Tijuana, Baja California - May 17: Traffic at the San Ysidro Border Crossing on Monday, May 17, 2021 in Tijuana, Baja California (Alejandro Tamayo / The San Diego Union-Tribune)
Vehicles wait at the San Ysidro border crossing this year in Tijuana. (Alejandro Tamayo / San Diego Union-Tribune)

Members of a violent kidnap-for-ransom ring based in Tijuana were indicted Tuesday by a federal grand jury after they were accused of abducting nine people and killing six of them, including three U.S. citizens.

All six defendants face one count each of conspiracy to commit hostage taking resulting in death, conspiracy to commit extortion and extortion, according to the U.S. attorney's office for the Central District of California.

All six are Mexican citizens, prosecutors said. They were arrested in Mexico and also face charges filed by local authorities.

German Garcia Yera Hernandez, 37, was named as the alleged ringleader of the group, prosecutors said. The other defendants are Gilberto Omar Avila Lopez (also known as Luis Enrique Avila Moreno and Omar), 27; Aylin Estrada Reyes, 24; Joel Eduardo Mascorro Delgado, 22; Victoria Camila Espinoza Ballardo, 22; and Oscar Bautista Valencia, 30.

Yera, Lopez and Ballardo each face an additional count of hostage taking resulting in death and an additional count of extortion, prosecutors said.

According to the indictment, the ring was active last year from January to April.

Ballardo, Valencia and other members of the ring would arrange to meet the victims under false pretenses so that they could be taken hostage, according to the indictment. The defendants held the victims at gunpoint, tied them up and often brutally beat them, prosecutors said.

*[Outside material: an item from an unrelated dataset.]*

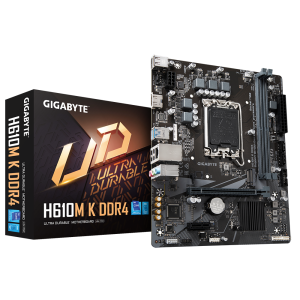 Placa de bază Gigabyte H610M K LGA1700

After each abduction, members of the ring would contact the victim's family and demand ransom payments, according to the indictment. Once payment was set up, prosecutors said, Yera would instruct an unnamed co-conspirator to go to one of several set locations in the U.S. to collect the money. A second unnamed co-conspirator would help with processing the ransom payments.

Three of the victims did not have family members who could pay ransom, and they were killed, prosecutors said.

In other cases, ransom payments were made. Three of the remaining six kidnapping victims, including one from San Diego, were killed despite relatives sending money, according to the indictment.

Members of the ring surveilled another victim, a Norwalk resident who was visiting a relative in Tijuana, because they believed he had a large amount of money, the indictment said. After kidnapping him, the group forced the victim to call his mother, tell her he was in trouble and call another person to arrange for a $25,000 ransom payment, the indictment said.

The victim's mother sent $400 and eventually negotiated to pay $1,000 and give the kidnapping ring her son's vehicle as a final payment, the indictment said.

The first unnamed co-conspirator traveled to a Lowe's home improvement store in Norwalk on April 13, 2020, to collect the payment and vehicle but got a message from the second co-conspirator saying the victim's parents' "weren't well," according to the indictment.

"I think that they are going to kill him," the first co-conspirator wrote.

"Well yes, looks like they don’t want him," the second replied.

The victim was killed later that day, according to the indictment.

If convicted of all charges, the defendants would face mandatory life sentences or the death penalty, prosecutors said.